Whether or not you think "mixed" content in XML is ever a good idea, you may need to handle it using JAXB one day. Recall that for JAXB to parse a mixed content XML element to a class C, you use an @XmlMixed
annotation on a field of C of type List< Serializable >
, combined with either @XmlAnyElement
or @XmlElements
. In each case, the resulting list will contain Strings representing the text nodes and objects representing the element nodes, in the same order as they appear in the XML text. Thus
<thing>stuff<nested/>entities<alsoNested/></thing>maps to an instance of
@XmlRootElement class Thing { @XmlMixed @XmlAnyElement List< Serializable > lserComponents; }which looks like
{ lserComponents : [ "stuff", { localName : "nested" }, "entities", { localName: "alsoNested" } ] }Unfortunately, if the only content other than nested elements happens to be white space, as in
<thing><nested/> <alsoNested/></thing>you get the odd bound object
{ lserComponents : [ { localName : "nested" }, { localName: "alsoNested" }, "" ] }If you care about white space, and who doesn't these days in the throes of late-stage Reaganomics, you need a trick when you actually go to parse the XML.
First, we create a SAX 2.0 ContentHandler implementation that delegates all events to a JAXB UnmarshallerHandler, but modifies all the whitespace slightly:
class WhitespaceAwareUnmarshallerHandler implements ContentHandler { private final UnmarshallerHandler uh; public WhitespaceAwareUnmarshallerHandler( UnmarshallerHandler uh ) { this.uh = uh; } /** * Replace all-whitespace character blocks with the character '\u000B', * which satisfies the following properties: * * 1. "\u000B".matches( "\\s" ) == true * 2. when parsing XmlMixed content, JAXB does not suppress the whitespace **/ public void characters( char[] ch, int start, int length ) throws SAXException { for ( int i = start + length - 1; i >= start; --i ) if ( !Character.isWhitespace( ch[ i ] ) ) { uh.characters( ch, start, length ); return; } Arrays.fill( ch, start, start + length, '\u000B' ); uh.characters( ch, start, length ); } /* what follows is just blind delegation monkey code */ public void ignorableWhitespace( char[] ch, int start, int length ) throws SAXException { uh.characters( ch, start, length ); } public void endDocument() throws SAXException { uh.endDocument(); } public void endElement( String uri, String localName, String name ) throws SAXException { uh.endElement( uri, localName, name ); } public void endPrefixMapping( String prefix ) throws SAXException { uh.endPrefixMapping( prefix ); } public void processingInstruction( String target, String data ) throws SAXException { uh.processingInstruction( target, data ); } public void setDocumentLocator( Locator locator ) { uh.setDocumentLocator( locator ); } public void skippedEntity( String name ) throws SAXException { uh.skippedEntity( name ); } public void startDocument() throws SAXException { uh.startDocument(); } public void startElement( String uri, String localName, String name, Attributes atts ) throws SAXException { uh.startElement( uri, localName, name, atts ); } public void startPrefixMapping( String prefix, String uri ) throws SAXException { uh.startPrefixMapping( prefix, uri ); } }Then at parse time, instead of the usual
ctx.createUnmarhaller().unmarshal( strData )

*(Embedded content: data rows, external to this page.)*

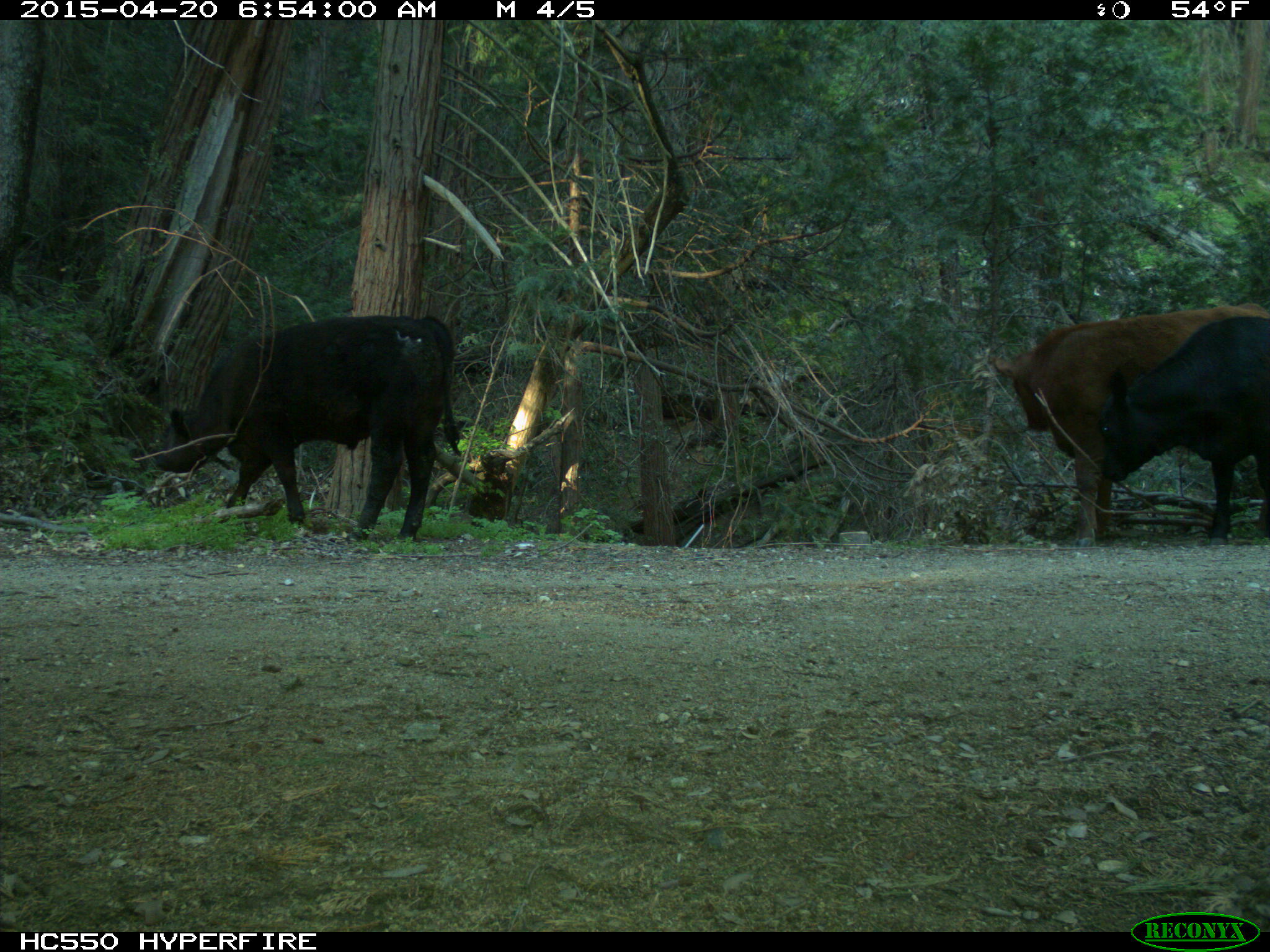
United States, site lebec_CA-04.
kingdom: Animalia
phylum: Chordata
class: Mammalia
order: Artiodactyla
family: Bovidae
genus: Bos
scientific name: Bos taurus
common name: domestic cow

, we substitute our special handler to do the parsing:
public class JAXBUtil { @SuppressWarnings( "unchecked" ) public static < T > T unmarshal( JAXBContext ctx, String strData, boolean flgWhitespaceAware ) throws Exception { UnmarshallerHandler uh = ctx.createUnmarshaller().getUnmarshallerHandler(); XMLReader xr = new WstxSAXParser(); // use your favorite SAX 2.0 parser xr.setContentHandler( flgWhitespaceAware ? new WhitespaceAwareUnmarshallerHandler( uh ) : uh ); xr.parse( new InputSource( new StringReader( strData ) ) ); return ( T )uh.getResult(); } }
3 comments:
Good reading, still. But please write some more! :-)
Exactly the problem i have now. If i do like you mentioned, it gets me a NPE at com.sun.xml.bind.v2.runtime.unmarshaller.UnmarshallingContext.expectText(UnmarshallingContext.java:512)
at com.sun.xml.bind.v2.runtime.unmarshaller.SAXConnector.characters(SAXConnector.java:150)
at de.sxp.parsertest.WhitespaceAwareUnmarshallerHandler.characters(WhitespaceAwareUnmarshallerHandler.java:66)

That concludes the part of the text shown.